**AUFGABEN BEARBEITEN**
a) Gib aus dem folgenden Textabschnitt zur BRICS-Unterstützung für Russland alles von „Die Unterstützung von“ bis hinunter zu „überraschend wenig Beachtung.“ buchstabengetreu aus.
b) Setze den folgenden Textabschnitt zur BRICS-Unterstützung für Russland im Krim-Konflikt im Anschluss an seinen letzten Satz fort.

**GEGEBENER TEXTABSCHNITT**
Die Unterstützung von BRICS für Russland zeigt, dass die vom Westen dominierte Weltordnung nach dem Kalten Krieg erodiert

Zachary Keck

 

Es gab keinen Mangel an Berichten und Kommentaren über die Krise in der Ukraine und auf der Krim und die Rolle Russlands dabei. Dennoch fand eine der bemerkenswerteren Entwicklungen in der Krise überraschend wenig Beachtung.

Nämlich die, dass die Gruppe BRICS (Brasilien, Russland, Indien, China und Südafrika) einstimmig und in vielfacher Weise nachdrücklich die Position Russlands zur Krim unterstützt hat. The Diplomat hat über Chinas vorsichtige und Indiens eher begeisterte Unterstützung Russlands bereits früher berichtet. Jedenfalls stellte sich auch BRICS insgesamt hinter den Kreml.

Sie machten das sehr deutlich bei einer Konferenz der BRICS-Außenminister, die am Rande des Weltgipfels für nukleare Sicherheit vergangene Woche in Den Haag stattgefunden hat. Gerade vor dem Treffen deutete die australische Außenministerin Julie Bishop an, dass Australien die Teilnahme Russlands beim G20-Gipfel, der später dieses Jahr dort abgehalten werden soll, als Druckmittel gegen Vladimir Putin in Sachen Ukraine verbieten könnte.

**DATENTEIL**
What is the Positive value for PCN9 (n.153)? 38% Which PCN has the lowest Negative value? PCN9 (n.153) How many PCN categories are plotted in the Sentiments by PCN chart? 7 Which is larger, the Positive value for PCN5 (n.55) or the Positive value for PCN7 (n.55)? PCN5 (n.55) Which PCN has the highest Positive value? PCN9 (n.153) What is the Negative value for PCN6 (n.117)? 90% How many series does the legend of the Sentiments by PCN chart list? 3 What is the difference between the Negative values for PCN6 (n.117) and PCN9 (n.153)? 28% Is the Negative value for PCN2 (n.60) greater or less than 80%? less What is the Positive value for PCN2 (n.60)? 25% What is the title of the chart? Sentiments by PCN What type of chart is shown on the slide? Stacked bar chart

**AUSGABEN IN REIHENFOLGE**
a)
Die Unterstützung von BRICS für Russland zeigt, dass die vom Westen dominierte Weltordnung nach dem Kalten Krieg erodiert

Zachary Keck

 

Es gab keinen Mangel an Berichten und Kommentaren über die Krise in der Ukraine und auf der Krim und die Rolle Russlands dabei. Dennoch fand eine der bemerkenswerteren Entwicklungen in der Krise überraschend wenig Beachtung.

b)
Die BRICS-Außenminister warnten Australien vor dieser Vorgangsweise in einer Erklärung, die sie letzte Woche nach ihrem Treffen herausgaben. „Die Minister nahmen mit Besorgnis die vor kurzem erschienene Medienerklärung betreffend den bevorstehenden G20-Gipfel zur Kenntnis, der im November 2014 in Brisbane stattfinden soll,“ sagte die Stellungnahme. „Die Zuständigkeit für die G20 verteilt sich gleichermaßen auf alle Mitgliedsstaaten, und kein Mitgliedsstaat kann einseitig deren Natur und Charakter bestimmen.“

Die Stellungnahme fuhr dann fort: „Die Eskalation von feindseliger Sprache, Sanktionen und Gegensanktionen und Gewalt trägt nicht bei zu einer nachhaltigen und friedlichen Lösung gemäß Internationalem Recht, darunter die Prinzipien und Zielsetzungen der Charta der Vereinten Nationen.“ Oliver Stuenkel von Post Western World bemerkte, dass die Stellungnahme insgesamt, und im besonderen der die G20 betreffende Aspekt „ein klares Zeichen war, dass der Westen sich nicht damit durchsetzen wird, die gesamte internationale Gemeinschaft auf eine Linie zu bringen bei seinem Versuch, Russland zu isolieren.“ 

Das wurde später in der Woche dadurch bestätigt, dass China, Brasilien, Indien und Südafrika (gemeinsam mit 54 weiteren Ländern) sich alle bei der Resolution der UNO-Generalversammlung, in der die Volksabstimmung auf der Krim kritisiert wird, der Stimme enthielten. Weitere zehn Staaten stimmten mit Russland gegen die nicht bindende Resolution. 

In mancher Beziehung ist die Unterstützung der BRICS-Länder für Russland ganz und gar absehbar. Die Gruppe war immer irgendwie beeinträchtigt durch die Animositäten, die unter bestimmten Mitgliedern bestehen, wie auch durch den generellen Mangel einer gemeinsamen Zielsetzung von dermaßen unterschiedlichen und geografisch verstreuten Nationen. BRICS haben oft versucht, diese internen Herausforderungen dadurch zu überwinden, dass man sich geschlossen hinter eine antiwestliche oder zumindest post-westliche Position stellte. In diesem Sinn ist es keine Überraschung, dass die Gruppe Versuchen des Westens entgegentrat, eines ihrer Mitglieder zu isolieren.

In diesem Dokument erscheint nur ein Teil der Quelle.